# PAGE EXTRACT

Merge sort recursive implementation
In the implementation below, both sort
methods are identical to those presented earlier. The merge
method has been improved to copy only half of arr[low] ... arr[high]
into a temporary array.
When I have time, I’ll post a trace of the improved merge
method. Briefly, it copies only the first half into a temporary array, because we won’t run into where we are copying from in the second half anyway. This also offers the advantage that if we run out of elements in the first half, the ones in the second half are already where we want them.
// postcondition: arr[0] ... arr[arr.length - 1] is sorted
public static void sort(int[] arr)
{
sort(arr, 0, arr.length - 1);
}
// postcondition: arr[low] ... arr[high] is sorted &&
// elements outside of this range are unchanged
private static void sort(int[] arr, int low, int high)
{
if(low >= high)
return;
int mid = (low + high) / 2;
sort(arr, low, mid);
sort(arr, mid + 1, high);
merge(arr, low, mid, high);
}
// precondition: arr[low] ... arr[mid] is sorted &&
// arr[mid + 1] ... arr[high] is sorted
//
// postcondition: arr[low] ... arr[high] is sorted &&
// elements outside of this range are unchanged
private static void merge(int[] arr, int low, int mid, int high)

# GIVEN REQUEST
Write out the merge sort text again, beginning at the words "Merge sort recursive" and stopping after "void sort(int[] arr)", and switch each "temporary" to "auxiliary". The records that come next are separate material, unrelated to the merge sort text.

# DATA ENTRIES
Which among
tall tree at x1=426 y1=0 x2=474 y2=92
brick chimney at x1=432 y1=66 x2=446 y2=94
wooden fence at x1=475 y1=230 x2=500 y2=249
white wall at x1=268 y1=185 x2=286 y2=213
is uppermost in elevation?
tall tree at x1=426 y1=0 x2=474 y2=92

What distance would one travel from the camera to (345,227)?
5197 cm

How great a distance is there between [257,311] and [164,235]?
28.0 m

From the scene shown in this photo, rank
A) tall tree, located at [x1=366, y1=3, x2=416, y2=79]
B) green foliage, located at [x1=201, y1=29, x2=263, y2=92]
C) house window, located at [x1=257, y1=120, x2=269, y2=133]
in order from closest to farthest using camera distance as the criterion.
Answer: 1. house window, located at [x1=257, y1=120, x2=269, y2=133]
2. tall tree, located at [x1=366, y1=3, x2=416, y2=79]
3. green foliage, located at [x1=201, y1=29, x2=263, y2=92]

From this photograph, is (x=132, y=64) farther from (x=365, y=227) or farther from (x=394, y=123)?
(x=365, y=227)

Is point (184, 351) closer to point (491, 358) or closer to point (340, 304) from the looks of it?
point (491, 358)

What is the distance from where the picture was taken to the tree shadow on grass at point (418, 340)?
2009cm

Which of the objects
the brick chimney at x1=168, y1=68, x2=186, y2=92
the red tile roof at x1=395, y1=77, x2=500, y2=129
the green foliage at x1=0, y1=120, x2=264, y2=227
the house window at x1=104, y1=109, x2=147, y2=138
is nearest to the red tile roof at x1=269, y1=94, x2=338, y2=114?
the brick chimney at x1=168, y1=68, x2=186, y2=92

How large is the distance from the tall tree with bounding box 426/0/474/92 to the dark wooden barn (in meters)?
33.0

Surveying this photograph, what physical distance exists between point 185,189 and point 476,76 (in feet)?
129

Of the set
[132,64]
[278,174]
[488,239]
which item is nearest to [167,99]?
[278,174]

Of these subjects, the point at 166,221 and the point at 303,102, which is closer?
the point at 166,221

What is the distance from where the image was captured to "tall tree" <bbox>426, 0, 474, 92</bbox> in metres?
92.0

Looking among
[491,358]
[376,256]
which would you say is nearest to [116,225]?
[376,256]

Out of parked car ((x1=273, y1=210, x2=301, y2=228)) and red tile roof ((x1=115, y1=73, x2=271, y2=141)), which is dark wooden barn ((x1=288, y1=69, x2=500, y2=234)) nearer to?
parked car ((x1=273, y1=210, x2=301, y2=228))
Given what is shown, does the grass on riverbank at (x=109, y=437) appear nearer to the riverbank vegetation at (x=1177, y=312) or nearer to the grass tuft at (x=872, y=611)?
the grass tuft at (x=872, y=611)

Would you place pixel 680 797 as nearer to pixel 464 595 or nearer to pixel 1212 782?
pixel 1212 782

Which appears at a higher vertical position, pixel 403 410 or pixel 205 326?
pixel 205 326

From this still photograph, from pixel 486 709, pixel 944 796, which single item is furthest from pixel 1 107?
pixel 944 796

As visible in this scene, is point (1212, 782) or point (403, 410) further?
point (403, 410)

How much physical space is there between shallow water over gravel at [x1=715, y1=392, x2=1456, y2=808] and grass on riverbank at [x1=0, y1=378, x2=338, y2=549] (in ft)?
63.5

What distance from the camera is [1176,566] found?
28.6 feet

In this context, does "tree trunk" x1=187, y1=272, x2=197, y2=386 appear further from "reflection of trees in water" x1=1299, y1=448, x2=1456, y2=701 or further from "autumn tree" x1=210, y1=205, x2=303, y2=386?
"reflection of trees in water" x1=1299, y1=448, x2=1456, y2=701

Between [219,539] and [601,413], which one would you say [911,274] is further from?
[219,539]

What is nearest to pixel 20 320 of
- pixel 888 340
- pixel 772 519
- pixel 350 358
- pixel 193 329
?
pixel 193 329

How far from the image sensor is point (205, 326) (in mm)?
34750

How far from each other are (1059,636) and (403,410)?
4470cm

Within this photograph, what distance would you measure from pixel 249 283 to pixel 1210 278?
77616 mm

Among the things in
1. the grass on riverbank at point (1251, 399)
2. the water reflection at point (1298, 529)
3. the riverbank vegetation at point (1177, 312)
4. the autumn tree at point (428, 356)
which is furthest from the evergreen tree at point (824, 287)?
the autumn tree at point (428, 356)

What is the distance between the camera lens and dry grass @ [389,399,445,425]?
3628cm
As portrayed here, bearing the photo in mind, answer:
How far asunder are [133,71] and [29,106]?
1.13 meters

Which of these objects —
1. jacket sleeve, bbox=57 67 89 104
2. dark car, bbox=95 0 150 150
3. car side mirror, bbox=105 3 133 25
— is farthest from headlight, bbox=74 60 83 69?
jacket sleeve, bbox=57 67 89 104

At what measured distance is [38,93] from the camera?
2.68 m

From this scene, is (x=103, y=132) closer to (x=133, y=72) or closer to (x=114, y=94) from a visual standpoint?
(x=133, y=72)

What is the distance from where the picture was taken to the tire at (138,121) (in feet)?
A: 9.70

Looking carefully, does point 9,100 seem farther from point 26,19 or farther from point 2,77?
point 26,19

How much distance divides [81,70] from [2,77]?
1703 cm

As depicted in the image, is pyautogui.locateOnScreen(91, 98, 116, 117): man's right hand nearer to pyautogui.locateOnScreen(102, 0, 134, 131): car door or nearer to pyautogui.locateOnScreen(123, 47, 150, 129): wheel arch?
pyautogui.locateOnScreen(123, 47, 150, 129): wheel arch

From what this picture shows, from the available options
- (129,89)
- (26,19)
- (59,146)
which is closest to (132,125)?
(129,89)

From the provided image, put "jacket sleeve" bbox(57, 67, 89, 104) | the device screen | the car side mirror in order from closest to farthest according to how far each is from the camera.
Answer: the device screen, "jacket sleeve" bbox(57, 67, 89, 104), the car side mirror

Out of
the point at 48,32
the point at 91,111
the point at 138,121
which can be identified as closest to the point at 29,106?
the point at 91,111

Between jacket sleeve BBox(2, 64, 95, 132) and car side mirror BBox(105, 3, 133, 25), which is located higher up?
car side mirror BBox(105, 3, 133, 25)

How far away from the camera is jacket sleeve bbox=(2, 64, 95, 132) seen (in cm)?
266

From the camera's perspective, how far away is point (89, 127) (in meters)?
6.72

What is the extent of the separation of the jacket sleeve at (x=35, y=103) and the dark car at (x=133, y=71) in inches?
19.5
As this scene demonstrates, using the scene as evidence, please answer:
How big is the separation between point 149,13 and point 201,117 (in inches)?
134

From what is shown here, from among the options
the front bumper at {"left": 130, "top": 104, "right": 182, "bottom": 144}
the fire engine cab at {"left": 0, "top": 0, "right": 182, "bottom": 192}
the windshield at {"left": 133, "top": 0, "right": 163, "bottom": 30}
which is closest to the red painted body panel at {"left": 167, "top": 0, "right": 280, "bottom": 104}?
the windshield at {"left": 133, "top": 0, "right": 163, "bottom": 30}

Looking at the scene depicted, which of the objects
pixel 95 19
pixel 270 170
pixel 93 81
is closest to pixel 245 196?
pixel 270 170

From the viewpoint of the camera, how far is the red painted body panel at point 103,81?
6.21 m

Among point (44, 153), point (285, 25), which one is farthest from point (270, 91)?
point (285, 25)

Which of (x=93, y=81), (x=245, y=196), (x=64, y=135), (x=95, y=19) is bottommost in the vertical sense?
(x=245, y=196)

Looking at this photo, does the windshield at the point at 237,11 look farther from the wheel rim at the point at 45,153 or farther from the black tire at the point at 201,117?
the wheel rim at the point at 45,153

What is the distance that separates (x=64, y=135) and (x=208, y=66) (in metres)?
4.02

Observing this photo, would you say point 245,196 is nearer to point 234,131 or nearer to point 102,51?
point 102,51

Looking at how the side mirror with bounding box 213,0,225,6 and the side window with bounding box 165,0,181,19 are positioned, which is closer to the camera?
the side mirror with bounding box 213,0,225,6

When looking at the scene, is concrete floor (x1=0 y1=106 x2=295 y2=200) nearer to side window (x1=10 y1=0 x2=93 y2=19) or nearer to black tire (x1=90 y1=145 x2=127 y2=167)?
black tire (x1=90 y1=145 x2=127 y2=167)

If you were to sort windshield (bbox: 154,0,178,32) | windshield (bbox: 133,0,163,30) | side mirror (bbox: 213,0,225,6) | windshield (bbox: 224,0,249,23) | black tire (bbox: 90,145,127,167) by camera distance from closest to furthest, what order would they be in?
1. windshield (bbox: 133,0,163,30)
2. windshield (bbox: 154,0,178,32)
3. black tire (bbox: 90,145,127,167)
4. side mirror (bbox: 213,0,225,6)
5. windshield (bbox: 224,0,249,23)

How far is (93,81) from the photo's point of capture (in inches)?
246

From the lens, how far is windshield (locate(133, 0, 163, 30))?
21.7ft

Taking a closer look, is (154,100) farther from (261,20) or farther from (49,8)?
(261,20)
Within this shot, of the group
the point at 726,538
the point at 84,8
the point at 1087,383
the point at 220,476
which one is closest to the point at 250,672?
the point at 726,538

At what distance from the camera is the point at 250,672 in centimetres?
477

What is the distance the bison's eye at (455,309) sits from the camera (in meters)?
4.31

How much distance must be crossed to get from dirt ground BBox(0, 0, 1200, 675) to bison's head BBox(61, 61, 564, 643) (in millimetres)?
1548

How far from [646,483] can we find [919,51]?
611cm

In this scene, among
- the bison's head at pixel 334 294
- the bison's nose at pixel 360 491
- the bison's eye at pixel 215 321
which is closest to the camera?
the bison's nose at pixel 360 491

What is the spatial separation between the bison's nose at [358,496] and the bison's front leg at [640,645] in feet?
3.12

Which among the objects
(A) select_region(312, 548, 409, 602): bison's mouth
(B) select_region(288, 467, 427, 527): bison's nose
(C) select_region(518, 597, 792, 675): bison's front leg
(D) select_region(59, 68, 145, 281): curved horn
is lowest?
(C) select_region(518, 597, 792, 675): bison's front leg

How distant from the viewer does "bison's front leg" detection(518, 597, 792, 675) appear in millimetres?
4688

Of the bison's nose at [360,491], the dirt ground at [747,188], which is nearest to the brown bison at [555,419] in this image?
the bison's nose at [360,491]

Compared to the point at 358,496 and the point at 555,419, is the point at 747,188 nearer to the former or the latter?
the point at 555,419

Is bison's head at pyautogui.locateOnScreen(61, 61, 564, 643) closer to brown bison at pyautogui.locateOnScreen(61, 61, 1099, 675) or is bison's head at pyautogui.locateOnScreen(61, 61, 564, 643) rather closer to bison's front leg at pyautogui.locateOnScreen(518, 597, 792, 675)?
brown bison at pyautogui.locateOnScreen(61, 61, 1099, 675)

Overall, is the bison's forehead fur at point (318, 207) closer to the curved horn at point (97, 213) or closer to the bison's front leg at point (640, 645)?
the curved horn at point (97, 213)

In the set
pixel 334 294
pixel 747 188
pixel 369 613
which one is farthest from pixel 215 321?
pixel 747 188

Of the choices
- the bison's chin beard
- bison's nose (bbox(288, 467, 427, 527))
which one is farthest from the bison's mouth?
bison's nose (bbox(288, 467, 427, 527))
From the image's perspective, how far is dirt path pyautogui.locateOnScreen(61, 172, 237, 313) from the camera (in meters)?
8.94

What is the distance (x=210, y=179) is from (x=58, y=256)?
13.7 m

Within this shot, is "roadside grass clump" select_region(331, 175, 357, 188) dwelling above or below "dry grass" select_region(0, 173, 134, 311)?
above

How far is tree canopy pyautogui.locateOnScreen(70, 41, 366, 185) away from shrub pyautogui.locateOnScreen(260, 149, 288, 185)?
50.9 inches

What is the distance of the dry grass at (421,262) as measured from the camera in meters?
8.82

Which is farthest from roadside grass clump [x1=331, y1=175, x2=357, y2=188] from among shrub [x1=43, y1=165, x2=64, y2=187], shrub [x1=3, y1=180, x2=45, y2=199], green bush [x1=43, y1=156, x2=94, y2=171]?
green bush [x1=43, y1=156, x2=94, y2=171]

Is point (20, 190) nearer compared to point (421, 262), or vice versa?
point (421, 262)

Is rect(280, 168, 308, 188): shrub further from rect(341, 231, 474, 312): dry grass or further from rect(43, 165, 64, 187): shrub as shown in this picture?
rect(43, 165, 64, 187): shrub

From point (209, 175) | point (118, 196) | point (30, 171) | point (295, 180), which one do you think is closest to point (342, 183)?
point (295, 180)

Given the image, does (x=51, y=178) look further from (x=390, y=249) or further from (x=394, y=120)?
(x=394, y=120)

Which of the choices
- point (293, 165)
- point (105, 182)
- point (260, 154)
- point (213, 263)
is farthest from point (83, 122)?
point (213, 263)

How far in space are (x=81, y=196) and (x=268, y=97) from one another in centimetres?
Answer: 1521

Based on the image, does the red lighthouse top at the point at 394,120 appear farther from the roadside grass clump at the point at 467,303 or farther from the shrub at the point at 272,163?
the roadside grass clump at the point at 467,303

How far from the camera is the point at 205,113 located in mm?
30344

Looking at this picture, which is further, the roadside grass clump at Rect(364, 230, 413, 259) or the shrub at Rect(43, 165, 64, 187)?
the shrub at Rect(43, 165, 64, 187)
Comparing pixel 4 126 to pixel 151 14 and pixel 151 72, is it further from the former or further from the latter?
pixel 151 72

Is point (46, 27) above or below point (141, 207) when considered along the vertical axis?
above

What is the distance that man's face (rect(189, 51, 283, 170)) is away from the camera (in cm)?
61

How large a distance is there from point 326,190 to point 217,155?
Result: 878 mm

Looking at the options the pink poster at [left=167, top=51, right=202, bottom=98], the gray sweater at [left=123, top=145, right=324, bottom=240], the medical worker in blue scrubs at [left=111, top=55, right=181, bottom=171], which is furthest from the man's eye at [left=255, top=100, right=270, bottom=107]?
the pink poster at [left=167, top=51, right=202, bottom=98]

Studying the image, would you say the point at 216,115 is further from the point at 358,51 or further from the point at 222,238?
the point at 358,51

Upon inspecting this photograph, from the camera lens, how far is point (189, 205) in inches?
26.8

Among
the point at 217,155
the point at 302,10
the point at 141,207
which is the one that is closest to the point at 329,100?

# SOLUTION FOR THIS TASK
Merge sort recursive implementation
In the implementation below, both sort
methods are identical to those presented earlier. The merge
method has been improved to copy only half of arr[low] ... arr[high]
into a auxiliary array.
When I have time, I’ll post a trace of the improved merge
method. Briefly, it copies only the first half into a auxiliary array, because we won’t run into where we are copying from in the second half anyway. This also offers the advantage that if we run out of elements in the first half, the ones in the second half are already where we want them.
// postcondition: arr[0] ... arr[arr.length - 1] is sorted
public static void sort(int[] arr)